覚醒剤で破滅した「中卒政治家」元葉山町議の後悔と「再生への道」

「寝たら全て忘れる」恐怖に駆られ…

葉山御用邸や葉山マリーナで知られる神奈川県葉山町。このまちの風光明媚で上品なイメージを損なう問題がかつて発覚したのを、ご記憶だろうか。2016年2月17日、朝日新聞が夕刊社会面でその事件を伝えている。

「覚醒剤所持容疑、葉山町議を逮捕 神奈川県警」

あれから3年10か月。覚醒剤取締法違反(使用・所持)で有罪となり、3年の執行猶予を満了したのが、元葉山町議の細川慎一さん(45)だ。彼は今、何をしているのだろうか。

1964年の東京五輪に合わせて開業し、地域のランドマークとなっている葉山マリーナ(神奈川県葉山町)

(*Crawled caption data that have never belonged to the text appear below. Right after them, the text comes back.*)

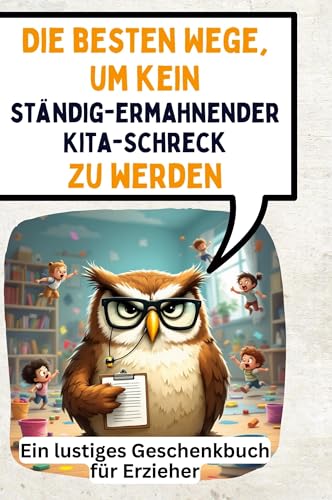 Die besten Wege, um kein ständig-ermahnender Kita-Schreck zu werden: Ein lustiges Geschenkbuch für Erzieher von FlipFlop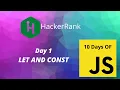 Day 1 Let and Const 10 Days of Javascript HackerRank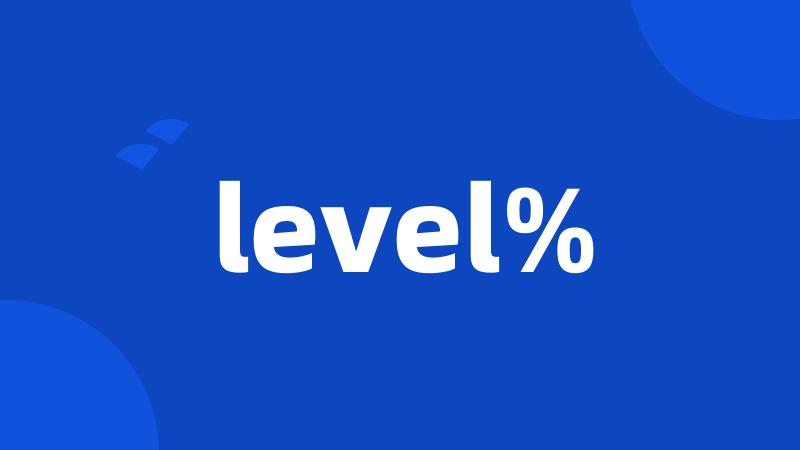 level%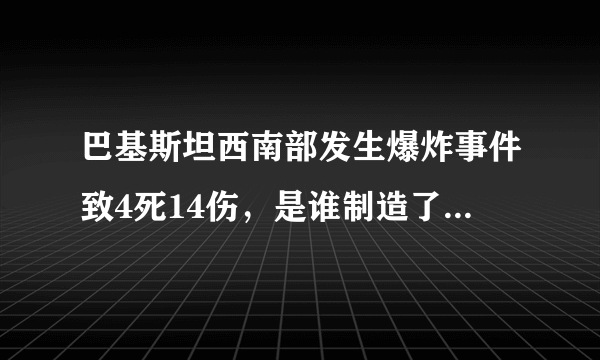 巴基斯坦西南部发生爆炸事件致4死14伤，是谁制造了这次爆炸事件？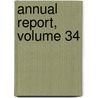Annual Report, Volume 34 door Onbekend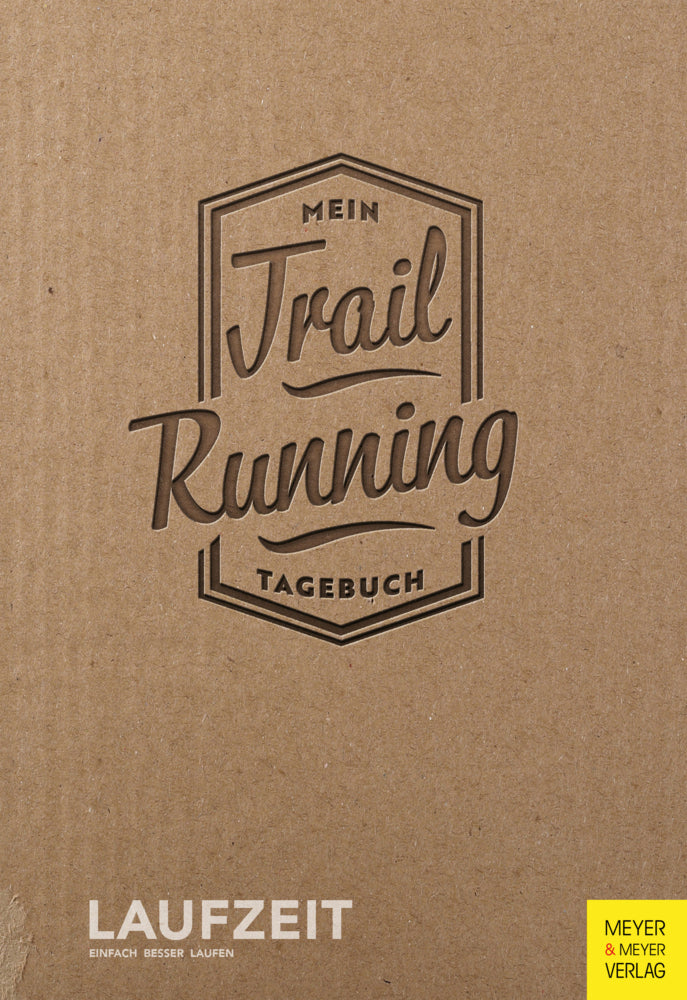 Mein Trailrunning-Tagebuch (Laufzeit)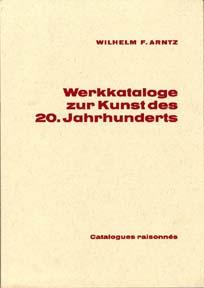 Werkkataloge zur Kunst des 20. Jahrhunderts = Catalogue of Catalogues Raisonnés of 20th Century A...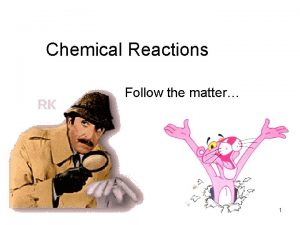 Chemical Reactions Follow the matter 1 Chemical Reactions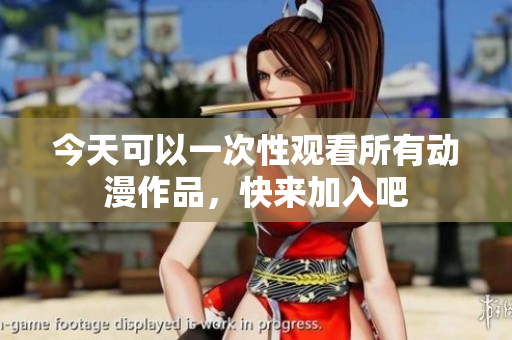 今天可以一次性观看所有动漫作品，快来加入吧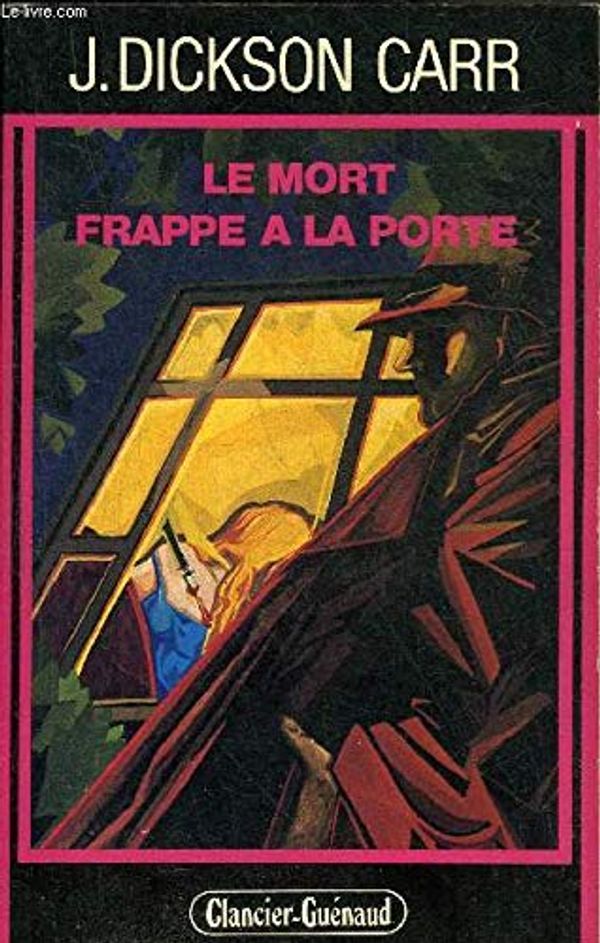 Cover Art for 9782862150437, MORT FRAPPE A LA PORTE by John Dickson Carr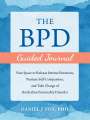 Daniel J Fox: The Bpd Guided Journal, Buch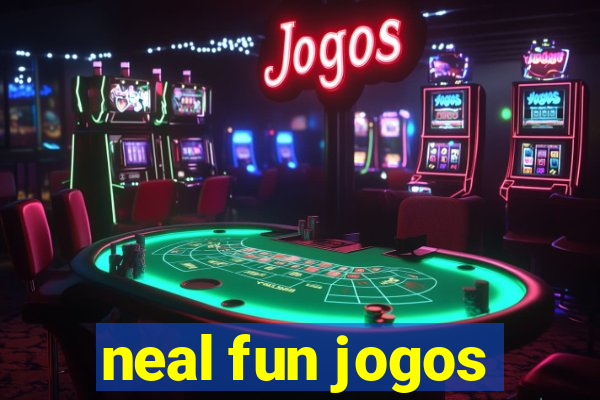 neal fun jogos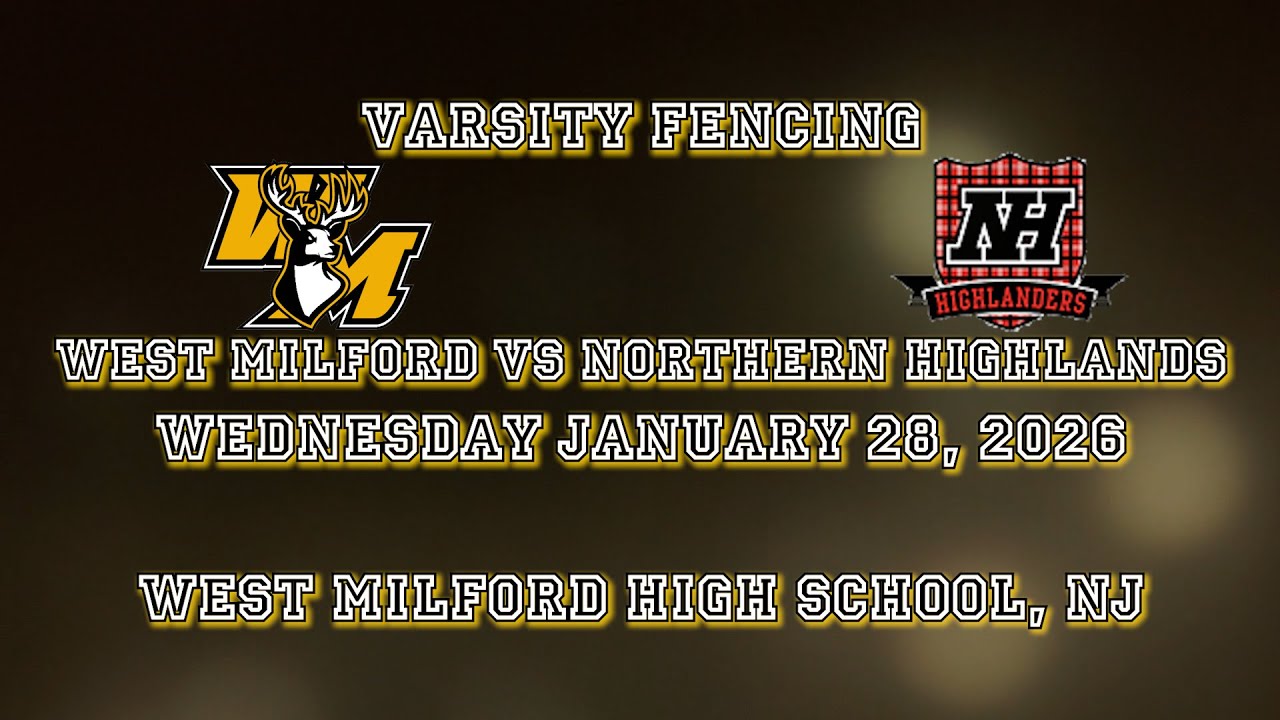 Varsity Fencing - West Milford vs Northern Highlands - January 28, 2026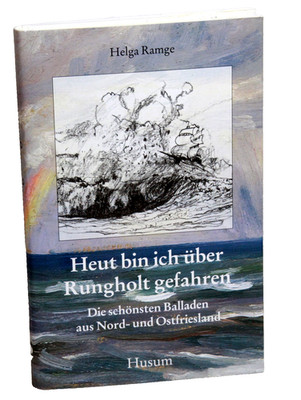 Helga Ramge - HEUT BIN ICH ÜBER RUNGHOLT GEFAHREN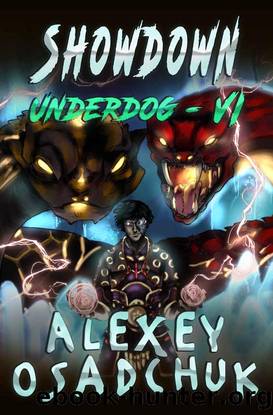 Showdown (Underdog Book #6): LitRPG Series by Alexey Osadchuk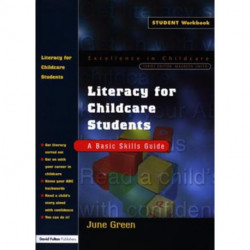Literacy for Childcare Students: A Basic Skills Guide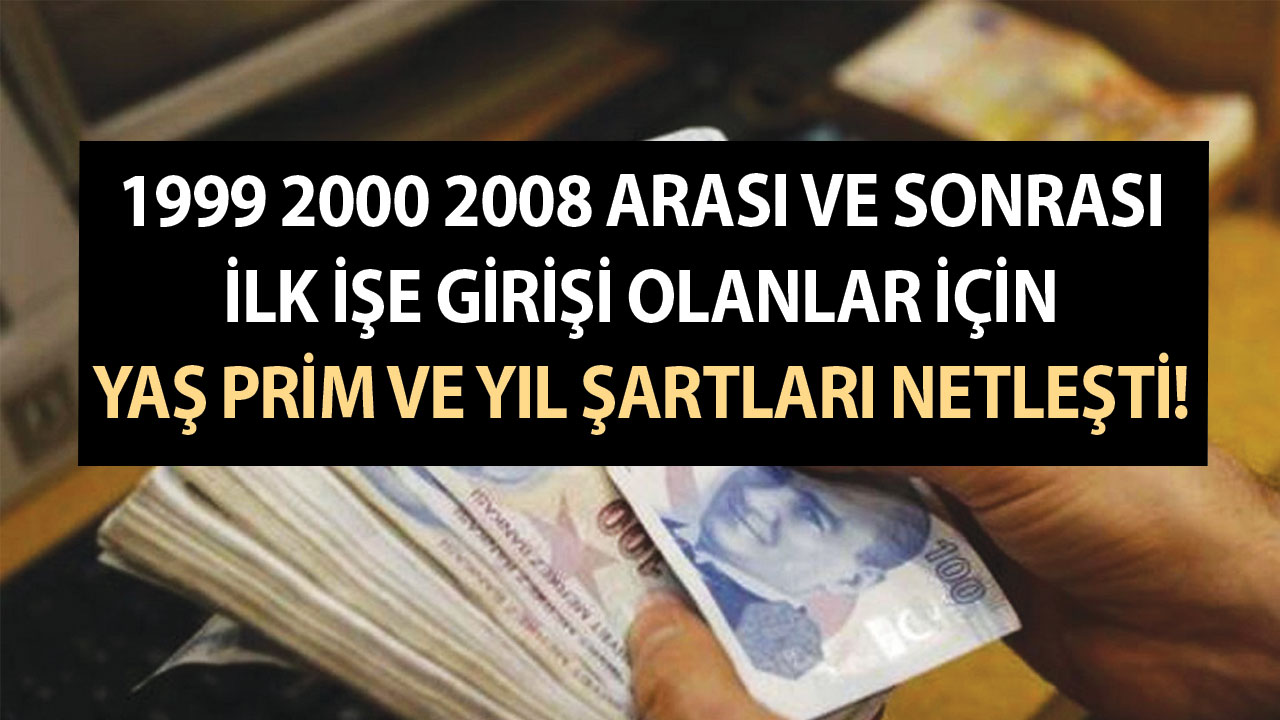 EYT’yi kılpayı kaçırdılar! 1999 2000 2008 arası ve sonrası ilk işe girişi olanlar için yaş prim ve yıl şartları netleşti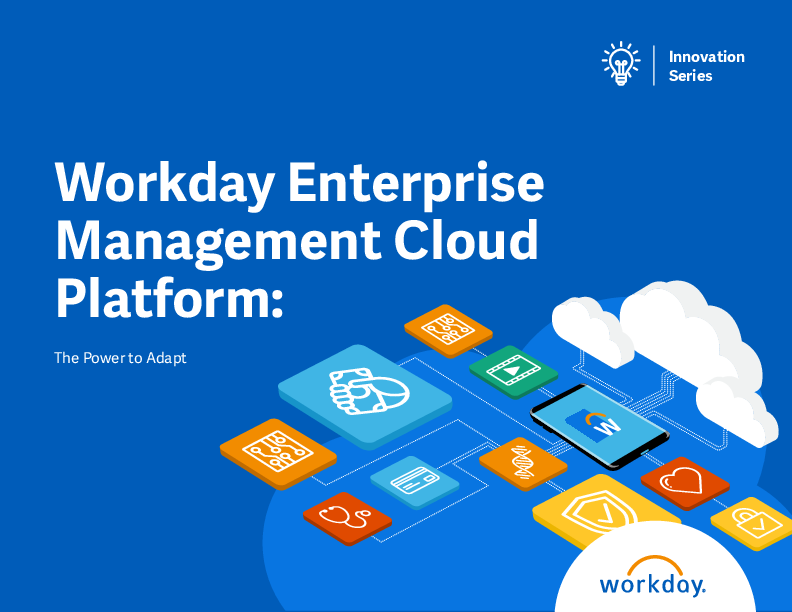 Die Workday Enterprise Management Cloud-Plattform: Steigern Sie Ihre Anpassungsfähigkeit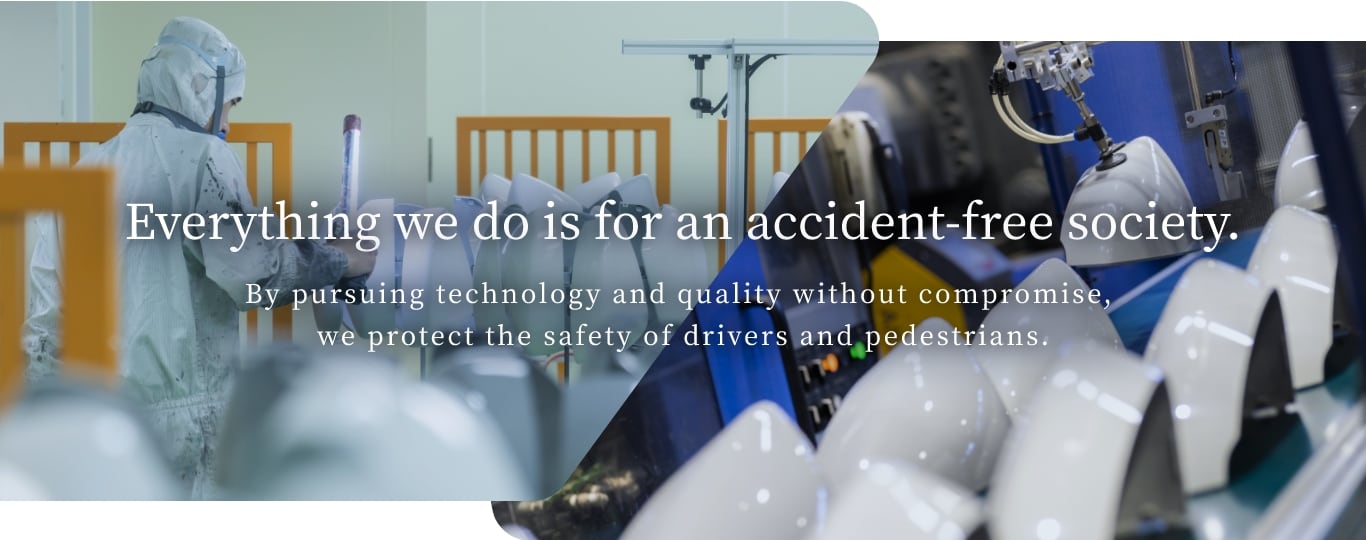 Everything we do is for an accident-free society. By pursuing technology and quality without compromise, 
										we protect the safety of drivers and pedestrians.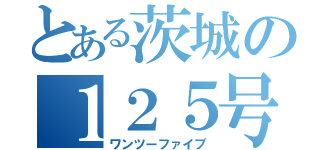 とある茨城の１２５号（ワンツーファイブ）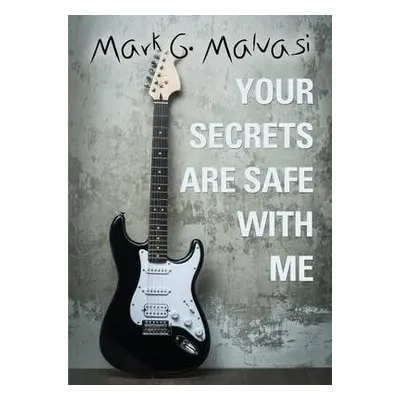 Your Secrets Are Safe with Me - Malvasi, Mark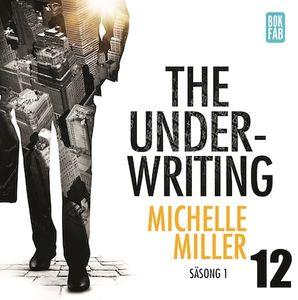 The Underwriting - Säsong 1 : Avsnitt 12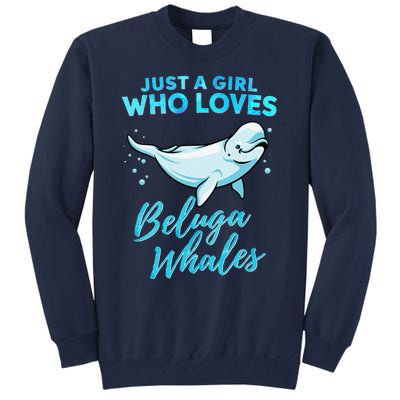 Just A Girl Who Loves Beluga Whales Cute Whale Tall Sweatshirt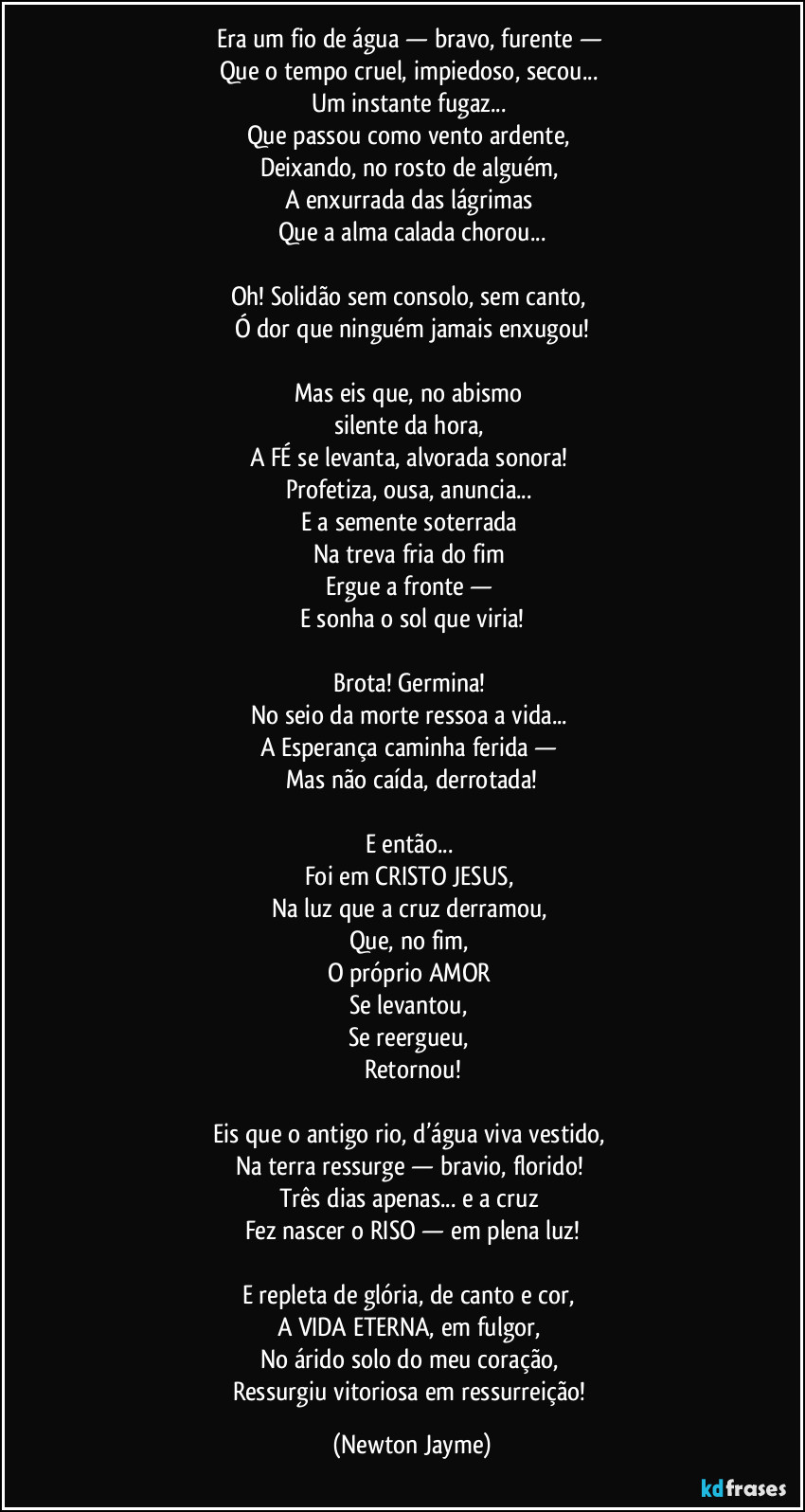 Era um fio de água — bravo, furente —
Que o tempo cruel, impiedoso, secou...
Um instante fugaz...
Que passou como vento ardente,
Deixando, no rosto de alguém,
A enxurrada das lágrimas
Que a alma calada chorou...
Oh! Solidão sem consolo, sem canto,
Ó dor que ninguém jamais enxugou!
Mas eis que, no abismo
silente da hora,
A FÉ se levanta, alvorada sonora!
Profetiza, ousa, anuncia...
E a semente soterrada
Na treva fria do fim
Ergue a fronte —
E sonha o sol que viria!
Brota! Germina!
No seio da morte ressoa a vida...
A Esperança caminha ferida —
Mas não caída, derrotada!
E então...
Foi em CRISTO JESUS,
Na luz que a cruz derramou,
Que, no fim,
O próprio AMOR
Se levantou,
Se reergueu,
Retornou!
Eis que o antigo rio, d’água viva vestido,
Na terra ressurge — bravio, florido!
Três dias apenas... e a cruz
Fez nascer o RISO — em plena luz!
E repleta de glória, de canto e cor,
A VIDA ETERNA, em fulgor,
No árido solo do meu coração,
Ressurgiu vitoriosa em ressurreição! (Newton Jayme)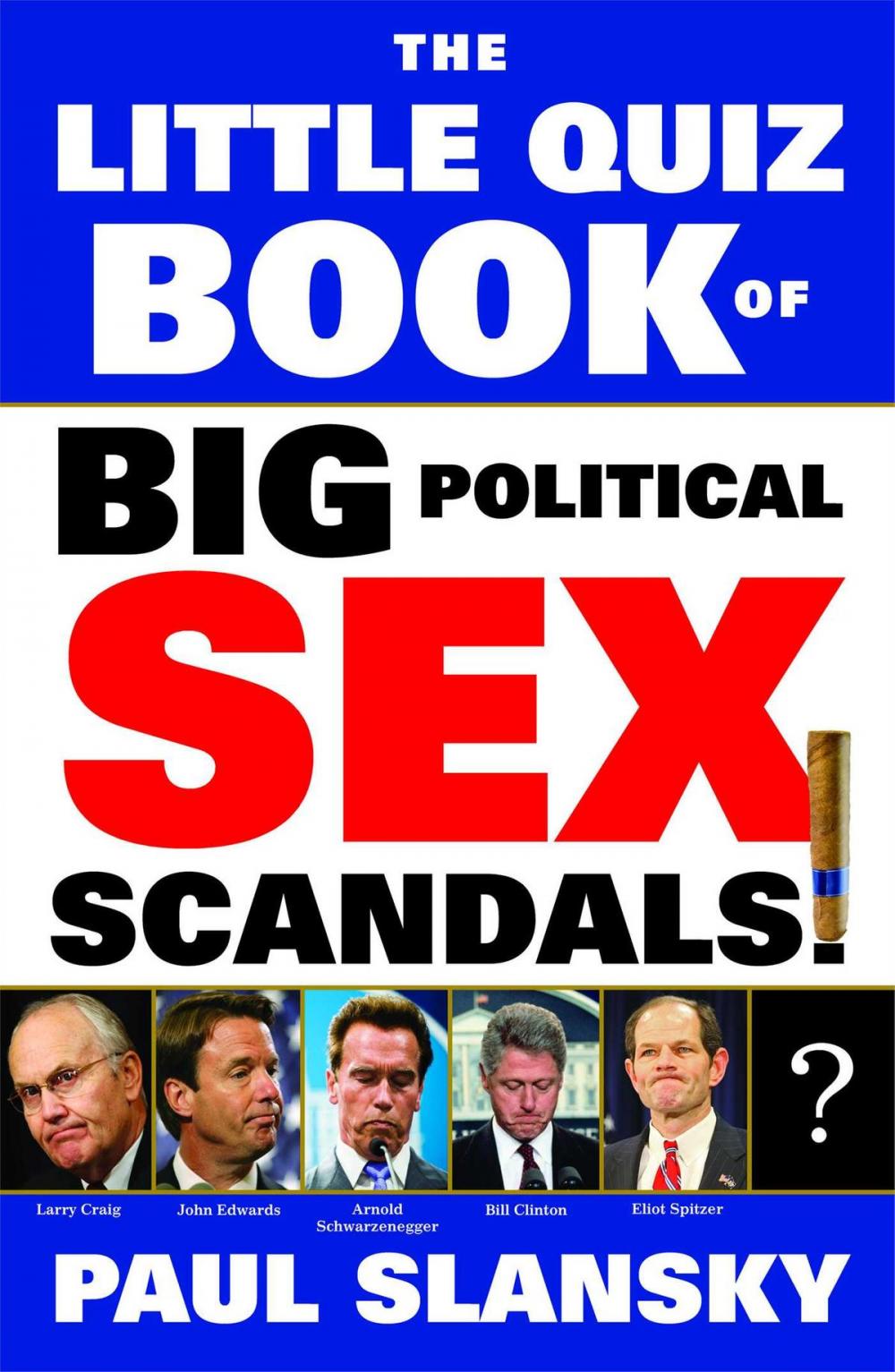 Big bigCover of The Little Quiz Book of Big Political Sex Scandals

インタビューで分かったのは、「睡眠時間を削ってでもよい仕事をしたい」という過度の功名心に忍び寄る覚醒剤の恐ろしさと、元受刑者たちの支援に取り組む現在の姿だった。それだけではない。留置所にいる容疑者が反論できないのをいいことに、デマを寄せ集めて極端な「ダメ人間像」を作り上げ、関心を煽るマスコミの恐ろしさも露わとなった。

 

「ビッグになってやる」

細川さんは横浜市の繁華街で生まれ育った。家庭は比較的裕福だったが、私立高校に入学して間もなく、父親が詐欺に遭って全財産を失った。高校を退学した細川さんは、「中卒」という学歴を背負ってバイトに明け暮れた。

「ビッグになってやる」。思いは人一倍強かった。「政治家と親しくすれば良いことがある」という知人の言葉を真に受けて、政治関連の本を読み漁った。

そんなある日、「細川が政治の勉強をしている」と伝え聞いた政治家秘書の幼馴染から「お前もやらないか」と誘いを受けた。22歳の時のことだ。